Extrait du document:
::::
Bernard Peyrat (Cnil) traitement des fichiers :les nouvelles dispositions légales
En juin dernier était votée la Loi pour la confiance dans l'économie numérique (LCEN). Puis, en juillet, la nouvelle Loi Informatique et Libertés (LIL). Bernard Peyrat, Commissaire de la Cnil, Secteur Commerce, en éclaire les aspects concernant le marketing direct.
Je m'abonneMarketing Direct Quel est le rôle de la Cnil, en ce qui concerne les traitements de fichiers pour le marketing direct ?
Bernard Peyrat A l'instar de n'importe quel secteur d'activité, la Cnil
contrôle les fichiers mis en place par les entreprises. La Cnil instruit les
plaintes des personnes qui sont en conflit avec certaines entreprises de
marketing direct et donne des conseils pratiques aux professionnels.
MD Qu'ajoute la LCEN à la Loi “Informatique et Libertés” ?
::::
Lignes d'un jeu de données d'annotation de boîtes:
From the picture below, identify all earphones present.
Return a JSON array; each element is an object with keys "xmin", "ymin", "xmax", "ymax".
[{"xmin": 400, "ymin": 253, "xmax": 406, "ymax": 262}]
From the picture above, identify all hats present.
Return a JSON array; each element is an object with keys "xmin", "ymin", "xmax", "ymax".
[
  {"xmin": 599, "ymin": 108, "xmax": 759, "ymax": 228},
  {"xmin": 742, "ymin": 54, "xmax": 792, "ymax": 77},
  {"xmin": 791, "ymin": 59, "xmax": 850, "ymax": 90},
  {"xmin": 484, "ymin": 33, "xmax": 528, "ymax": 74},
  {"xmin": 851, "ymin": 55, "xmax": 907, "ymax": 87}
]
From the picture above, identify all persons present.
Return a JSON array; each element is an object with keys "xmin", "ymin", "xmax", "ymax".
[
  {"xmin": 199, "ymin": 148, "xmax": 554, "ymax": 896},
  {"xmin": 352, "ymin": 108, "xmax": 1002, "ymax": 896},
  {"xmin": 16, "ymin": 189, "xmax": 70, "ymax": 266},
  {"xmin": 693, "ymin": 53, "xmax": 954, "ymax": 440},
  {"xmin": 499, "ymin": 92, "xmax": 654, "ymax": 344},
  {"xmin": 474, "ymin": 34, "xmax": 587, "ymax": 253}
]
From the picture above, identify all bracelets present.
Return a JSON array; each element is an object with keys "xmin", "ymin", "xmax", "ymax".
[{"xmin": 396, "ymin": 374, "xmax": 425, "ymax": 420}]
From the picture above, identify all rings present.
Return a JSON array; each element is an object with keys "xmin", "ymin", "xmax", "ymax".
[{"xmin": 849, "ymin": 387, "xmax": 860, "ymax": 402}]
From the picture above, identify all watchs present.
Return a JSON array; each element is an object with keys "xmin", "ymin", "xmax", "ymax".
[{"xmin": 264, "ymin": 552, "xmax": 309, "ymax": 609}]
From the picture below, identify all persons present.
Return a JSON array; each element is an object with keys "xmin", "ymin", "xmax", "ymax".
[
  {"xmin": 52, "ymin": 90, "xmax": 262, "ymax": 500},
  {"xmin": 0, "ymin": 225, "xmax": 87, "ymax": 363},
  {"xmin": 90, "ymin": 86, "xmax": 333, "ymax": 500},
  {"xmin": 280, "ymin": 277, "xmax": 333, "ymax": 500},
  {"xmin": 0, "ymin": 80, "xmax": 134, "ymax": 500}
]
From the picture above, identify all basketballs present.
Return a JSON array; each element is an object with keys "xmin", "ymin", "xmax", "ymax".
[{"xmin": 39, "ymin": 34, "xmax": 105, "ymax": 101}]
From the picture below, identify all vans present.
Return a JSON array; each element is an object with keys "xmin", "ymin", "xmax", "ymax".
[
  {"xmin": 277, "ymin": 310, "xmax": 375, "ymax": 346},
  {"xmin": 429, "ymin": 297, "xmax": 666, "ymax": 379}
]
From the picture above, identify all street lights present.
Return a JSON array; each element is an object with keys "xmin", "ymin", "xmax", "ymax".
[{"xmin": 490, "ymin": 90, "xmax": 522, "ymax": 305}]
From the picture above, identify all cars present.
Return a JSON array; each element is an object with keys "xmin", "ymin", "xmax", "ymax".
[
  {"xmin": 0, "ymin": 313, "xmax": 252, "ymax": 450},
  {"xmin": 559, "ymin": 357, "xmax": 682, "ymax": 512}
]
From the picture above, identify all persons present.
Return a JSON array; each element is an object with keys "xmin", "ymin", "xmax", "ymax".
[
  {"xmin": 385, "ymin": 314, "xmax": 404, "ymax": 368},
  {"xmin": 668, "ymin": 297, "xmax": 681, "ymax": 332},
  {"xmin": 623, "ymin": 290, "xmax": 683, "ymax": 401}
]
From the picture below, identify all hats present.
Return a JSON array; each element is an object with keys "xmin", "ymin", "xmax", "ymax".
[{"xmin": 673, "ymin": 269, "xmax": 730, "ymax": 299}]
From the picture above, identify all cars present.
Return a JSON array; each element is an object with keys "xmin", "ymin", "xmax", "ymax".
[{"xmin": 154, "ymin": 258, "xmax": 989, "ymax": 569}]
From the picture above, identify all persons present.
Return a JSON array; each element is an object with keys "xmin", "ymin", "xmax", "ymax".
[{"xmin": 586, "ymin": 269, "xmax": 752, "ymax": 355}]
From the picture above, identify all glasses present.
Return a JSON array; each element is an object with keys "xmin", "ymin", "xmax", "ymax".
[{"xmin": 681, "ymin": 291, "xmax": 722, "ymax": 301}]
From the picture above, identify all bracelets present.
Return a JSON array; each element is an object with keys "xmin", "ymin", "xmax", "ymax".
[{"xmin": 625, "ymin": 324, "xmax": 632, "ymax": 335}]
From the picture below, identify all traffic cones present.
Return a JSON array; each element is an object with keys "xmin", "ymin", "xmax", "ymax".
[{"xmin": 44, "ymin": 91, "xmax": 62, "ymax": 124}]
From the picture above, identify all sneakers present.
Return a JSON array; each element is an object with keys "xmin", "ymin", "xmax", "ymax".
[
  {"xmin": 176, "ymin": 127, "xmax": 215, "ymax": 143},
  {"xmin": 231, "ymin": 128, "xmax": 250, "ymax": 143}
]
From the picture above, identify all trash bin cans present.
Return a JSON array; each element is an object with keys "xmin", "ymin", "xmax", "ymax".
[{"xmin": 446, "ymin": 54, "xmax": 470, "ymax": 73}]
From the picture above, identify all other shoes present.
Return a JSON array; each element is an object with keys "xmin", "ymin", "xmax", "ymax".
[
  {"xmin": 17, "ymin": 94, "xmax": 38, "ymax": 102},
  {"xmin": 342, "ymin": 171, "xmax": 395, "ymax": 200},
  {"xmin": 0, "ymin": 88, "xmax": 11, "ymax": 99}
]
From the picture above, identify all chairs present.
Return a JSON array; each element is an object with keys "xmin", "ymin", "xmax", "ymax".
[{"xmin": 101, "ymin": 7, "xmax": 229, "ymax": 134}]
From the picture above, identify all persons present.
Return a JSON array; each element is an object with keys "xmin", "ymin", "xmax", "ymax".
::::
À faire:
(1) Recopiez le passage de l'entretien avec Bernard Peyrat qui va de « Bernard Peyrat (Cnil) » jusqu'à « pratiques aux professionnels. » inclus.
(2) Répondez à ces questions sur l'entretien avec Bernard Peyrat :
(a) En quel mois la Loi pour la confiance dans l'économie numérique a-t-elle été votée ?
(b) De quel secteur Bernard Peyrat est-il commissaire à la Cnil ?
(c) À qui la Cnil donne-t-elle des conseils pratiques ?

Réponses données:
(1)
Bernard Peyrat (Cnil) traitement des fichiers :les nouvelles dispositions légales
En juin dernier était votée la Loi pour la confiance dans l'économie numérique (LCEN). Puis, en juillet, la nouvelle Loi Informatique et Libertés (LIL). Bernard Peyrat, Commissaire de la Cnil, Secteur Commerce, en éclaire les aspects concernant le marketing direct.
Je m'abonneMarketing Direct Quel est le rôle de la Cnil, en ce qui concerne les traitements de fichiers pour le marketing direct ?
Bernard Peyrat A l'instar de n'importe quel secteur d'activité, la Cnil
contrôle les fichiers mis en place par les entreprises. La Cnil instruit les
plaintes des personnes qui sont en conflit avec certaines entreprises de
marketing direct et donne des conseils pratiques aux professionnels.

(2)
(a) En juin.
(b) Le secteur Commerce.
(c) Aux professionnels.